I own a 2017 CR-V Touring with 30K miles. The local Honda dealer recommends fuel injection clean, transmission flush and rear differential fluid change at this mileage. I would appreciate thoughts on if these services are required now, later or not at all.
Trans service (fluid drain & fill) and rear differential D & F are covered by your MM (Maintenance Minder). Look in the owners manual to see which codes they 'set' when due.
Fuel Injector cleaning is NOT recommended. The Top Tier fuel that Honda recommends will keep the injectors clean. (My recommendation is to do an occasional 'Italian Tuneup': full throttle accel on a warm engine, to explore the upper reaches of the rev range.)
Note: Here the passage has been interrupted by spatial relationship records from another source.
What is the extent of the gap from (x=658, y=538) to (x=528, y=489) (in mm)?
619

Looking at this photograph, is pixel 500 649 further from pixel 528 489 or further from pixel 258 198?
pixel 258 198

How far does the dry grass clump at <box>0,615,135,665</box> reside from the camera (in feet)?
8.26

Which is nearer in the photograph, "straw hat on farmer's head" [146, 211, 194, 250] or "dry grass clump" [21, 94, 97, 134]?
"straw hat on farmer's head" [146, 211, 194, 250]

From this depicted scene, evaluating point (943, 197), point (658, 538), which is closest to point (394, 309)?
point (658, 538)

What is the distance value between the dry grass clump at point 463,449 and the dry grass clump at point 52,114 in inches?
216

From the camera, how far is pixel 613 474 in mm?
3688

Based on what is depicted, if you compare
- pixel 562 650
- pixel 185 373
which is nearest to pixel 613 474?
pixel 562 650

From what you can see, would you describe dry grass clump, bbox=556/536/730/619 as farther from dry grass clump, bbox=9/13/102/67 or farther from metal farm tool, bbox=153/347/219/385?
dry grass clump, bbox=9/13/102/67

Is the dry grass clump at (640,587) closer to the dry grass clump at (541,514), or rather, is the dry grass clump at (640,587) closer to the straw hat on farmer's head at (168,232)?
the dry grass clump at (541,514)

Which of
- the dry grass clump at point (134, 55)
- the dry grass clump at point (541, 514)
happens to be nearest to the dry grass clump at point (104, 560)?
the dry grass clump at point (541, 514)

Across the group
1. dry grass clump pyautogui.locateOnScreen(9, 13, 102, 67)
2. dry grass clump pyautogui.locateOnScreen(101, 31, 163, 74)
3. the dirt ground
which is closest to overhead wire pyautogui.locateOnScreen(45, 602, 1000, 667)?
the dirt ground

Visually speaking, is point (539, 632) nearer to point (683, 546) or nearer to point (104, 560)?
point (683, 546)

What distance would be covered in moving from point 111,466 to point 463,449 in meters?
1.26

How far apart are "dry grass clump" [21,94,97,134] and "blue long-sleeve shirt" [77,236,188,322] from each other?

If the dealerMachanic is telling you these are the changes you must do. and you are telling us you do not know, what do you think we will tell you?
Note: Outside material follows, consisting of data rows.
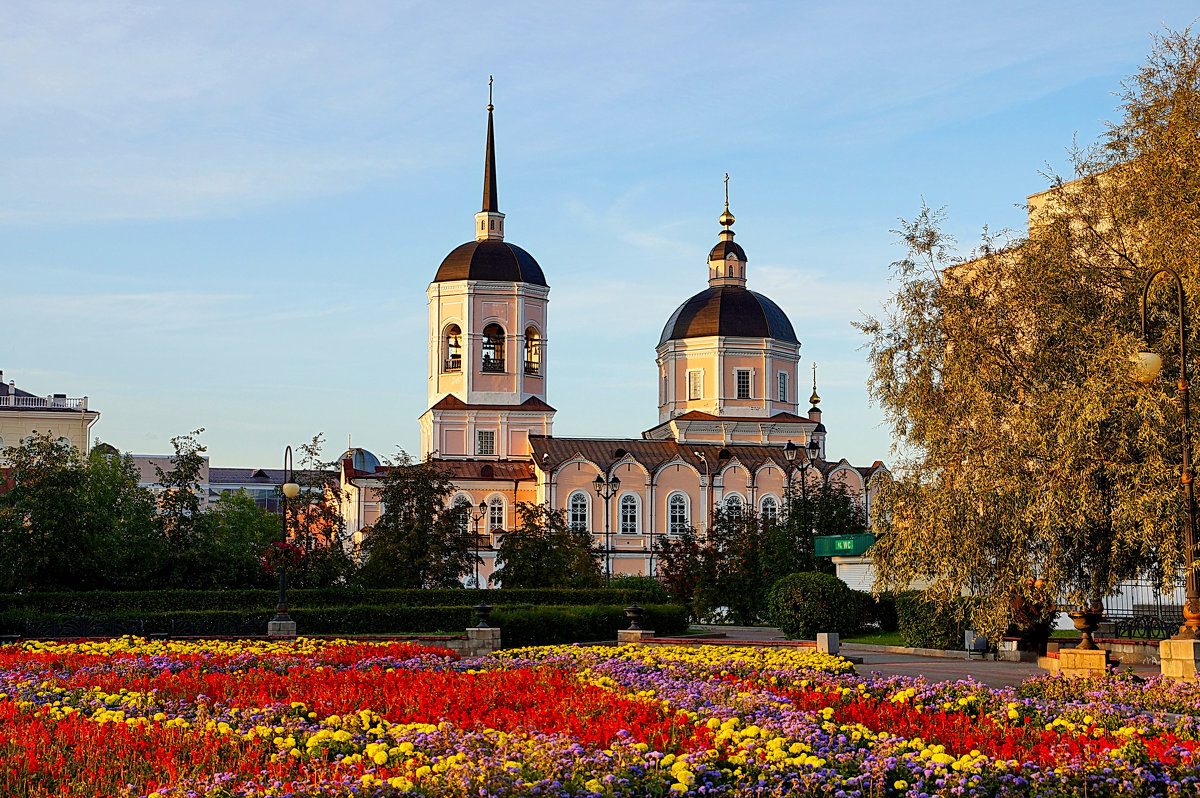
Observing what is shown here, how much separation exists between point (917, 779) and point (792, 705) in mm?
3406

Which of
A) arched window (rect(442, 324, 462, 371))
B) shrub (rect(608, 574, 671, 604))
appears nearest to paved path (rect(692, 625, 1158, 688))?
shrub (rect(608, 574, 671, 604))

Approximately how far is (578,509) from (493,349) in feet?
32.9

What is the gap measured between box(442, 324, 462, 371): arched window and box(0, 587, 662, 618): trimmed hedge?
32626 mm

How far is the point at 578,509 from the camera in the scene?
60781mm

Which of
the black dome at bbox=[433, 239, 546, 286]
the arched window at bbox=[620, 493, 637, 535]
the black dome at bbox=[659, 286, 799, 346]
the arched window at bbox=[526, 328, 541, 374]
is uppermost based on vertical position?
the black dome at bbox=[433, 239, 546, 286]

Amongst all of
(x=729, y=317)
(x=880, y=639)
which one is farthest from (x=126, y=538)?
(x=729, y=317)

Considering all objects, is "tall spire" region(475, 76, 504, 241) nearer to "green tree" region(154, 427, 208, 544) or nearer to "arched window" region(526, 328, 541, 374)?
"arched window" region(526, 328, 541, 374)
Change the Oil it's due, change the atf if it's due, change the diff if it's due, Are they due, that is the question I will ask you? are they due? your car is with you not us and we can not see the schedule oil and number on the dash
Use your left-right navigation buttons on your steering wheel to navigate to the wrench.
The Maintenance Minder (i.e. wrench menu) will count down a percentage until your next required maintenance,
it will also tell you what code (maintenance steps) will be required, as a letter and a number. Look in your Owners Guide to determine the the code meaning.
You should know what maintenance has been performed, so if the next interval is asking for something more than an oil change and you know it was recently performed, you can ignore that specific step until it comes up again.
Generally, Honda recommends rear differential fluid change for AWD around 15K, 30K and then 30K intervals there after.
Google "Honda transmission fluid interval" for an idea of that interval.
And, go by Carbuff2's recommendation for the injectors.
Changing fluids more often will do no harm to the vehicle.
I just did some research on 'Italian Tuneup' and found this https://www.roadandtrack.com/car-culture/buying-maintenance/a23778262/italian-tune-up-explained/
They stated that "One of the studies he looked at discovered that running a direct-injection turbocharged engine at high loads may actually increase the chance of carbon deposits forming."
"Fenske adds that bringing your car to redline just once every time you drive it probably isn't enough to cause any significant carbon breakdown—you'd need a constant increase in temps to have any real effect."